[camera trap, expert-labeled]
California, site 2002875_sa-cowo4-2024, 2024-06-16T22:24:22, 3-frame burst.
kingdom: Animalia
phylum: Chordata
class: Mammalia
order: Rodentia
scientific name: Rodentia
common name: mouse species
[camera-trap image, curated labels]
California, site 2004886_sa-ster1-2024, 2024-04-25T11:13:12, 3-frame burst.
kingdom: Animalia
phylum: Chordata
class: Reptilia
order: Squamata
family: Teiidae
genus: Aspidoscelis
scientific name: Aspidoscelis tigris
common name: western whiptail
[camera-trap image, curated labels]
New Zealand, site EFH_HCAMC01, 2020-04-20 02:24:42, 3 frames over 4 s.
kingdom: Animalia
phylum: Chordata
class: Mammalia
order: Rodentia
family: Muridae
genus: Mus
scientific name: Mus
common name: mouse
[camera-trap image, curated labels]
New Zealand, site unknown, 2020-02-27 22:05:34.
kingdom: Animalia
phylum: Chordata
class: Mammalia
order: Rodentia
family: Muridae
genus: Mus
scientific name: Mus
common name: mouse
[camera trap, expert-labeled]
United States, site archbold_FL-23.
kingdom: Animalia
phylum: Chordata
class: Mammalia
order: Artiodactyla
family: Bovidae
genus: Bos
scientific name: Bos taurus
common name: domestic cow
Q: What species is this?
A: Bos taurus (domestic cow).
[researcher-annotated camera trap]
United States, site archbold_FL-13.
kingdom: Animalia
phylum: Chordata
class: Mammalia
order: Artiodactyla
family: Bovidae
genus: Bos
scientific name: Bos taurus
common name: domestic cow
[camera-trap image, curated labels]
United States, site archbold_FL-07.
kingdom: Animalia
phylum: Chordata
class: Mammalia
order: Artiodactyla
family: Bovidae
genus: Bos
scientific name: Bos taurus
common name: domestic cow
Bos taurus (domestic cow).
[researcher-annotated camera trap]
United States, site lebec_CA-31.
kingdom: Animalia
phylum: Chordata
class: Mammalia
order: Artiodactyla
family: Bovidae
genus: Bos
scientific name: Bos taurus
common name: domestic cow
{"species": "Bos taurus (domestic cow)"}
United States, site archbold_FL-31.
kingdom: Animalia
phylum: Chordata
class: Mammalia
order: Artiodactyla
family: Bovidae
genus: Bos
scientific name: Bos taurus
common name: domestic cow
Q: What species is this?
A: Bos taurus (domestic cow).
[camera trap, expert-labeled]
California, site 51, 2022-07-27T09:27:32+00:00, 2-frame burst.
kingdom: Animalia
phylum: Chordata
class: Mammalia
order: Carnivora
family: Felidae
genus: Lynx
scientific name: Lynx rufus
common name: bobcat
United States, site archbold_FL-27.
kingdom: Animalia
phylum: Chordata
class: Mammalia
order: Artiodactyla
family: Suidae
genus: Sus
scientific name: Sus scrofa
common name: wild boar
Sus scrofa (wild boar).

Aim of the task: The entries above must be copied verbatim. Leave none out.

Solution for this exercise:
[camera trap, expert-labeled]
California, site 2002875_sa-cowo4-2024, 2024-06-16T22:24:22, 3-frame burst.
kingdom: Animalia
phylum: Chordata
class: Mammalia
order: Rodentia
scientific name: Rodentia
common name: mouse species
[camera-trap image, curated labels]
California, site 2004886_sa-ster1-2024, 2024-04-25T11:13:12, 3-frame burst.
kingdom: Animalia
phylum: Chordata
class: Reptilia
order: Squamata
family: Teiidae
genus: Aspidoscelis
scientific name: Aspidoscelis tigris
common name: western whiptail
[camera-trap image, curated labels]
New Zealand, site EFH_HCAMC01, 2020-04-20 02:24:42, 3 frames over 4 s.
kingdom: Animalia
phylum: Chordata
class: Mammalia
order: Rodentia
family: Muridae
genus: Mus
scientific name: Mus
common name: mouse
[camera-trap image, curated labels]
New Zealand, site unknown, 2020-02-27 22:05:34.
kingdom: Animalia
phylum: Chordata
class: Mammalia
order: Rodentia
family: Muridae
genus: Mus
scientific name: Mus
common name: mouse
[camera trap, expert-labeled]
United States, site archbold_FL-23.
kingdom: Animalia
phylum: Chordata
class: Mammalia
order: Artiodactyla
family: Bovidae
genus: Bos
scientific name: Bos taurus
common name: domestic cow
Q: What species is this?
A: Bos taurus (domestic cow).
[researcher-annotated camera trap]
United States, site archbold_FL-13.
kingdom: Animalia
phylum: Chordata
class: Mammalia
order: Artiodactyla
family: Bovidae
genus: Bos
scientific name: Bos taurus
common name: domestic cow
[camera-trap image, curated labels]
United States, site archbold_FL-07.
kingdom: Animalia
phylum: Chordata
class: Mammalia
order: Artiodactyla
family: Bovidae
genus: Bos
scientific name: Bos taurus
common name: domestic cow
Bos taurus (domestic cow).
[researcher-annotated camera trap]
United States, site lebec_CA-31.
kingdom: Animalia
phylum: Chordata
class: Mammalia
order: Artiodactyla
family: Bovidae
genus: Bos
scientific name: Bos taurus
common name: domestic cow
{"species": "Bos taurus (domestic cow)"}
United States, site archbold_FL-31.
kingdom: Animalia
phylum: Chordata
class: Mammalia
order: Artiodactyla
family: Bovidae
genus: Bos
scientific name: Bos taurus
common name: domestic cow
Q: What species is this?
A: Bos taurus (domestic cow).
[camera trap, expert-labeled]
California, site 51, 2022-07-27T09:27:32+00:00, 2-frame burst.
kingdom: Animalia
phylum: Chordata
class: Mammalia
order: Carnivora
family: Felidae
genus: Lynx
scientific name: Lynx rufus
common name: bobcat
United States, site archbold_FL-27.
kingdom: Animalia
phylum: Chordata
class: Mammalia
order: Artiodactyla
family: Suidae
genus: Sus
scientific name: Sus scrofa
common name: wild boar
Sus scrofa (wild boar).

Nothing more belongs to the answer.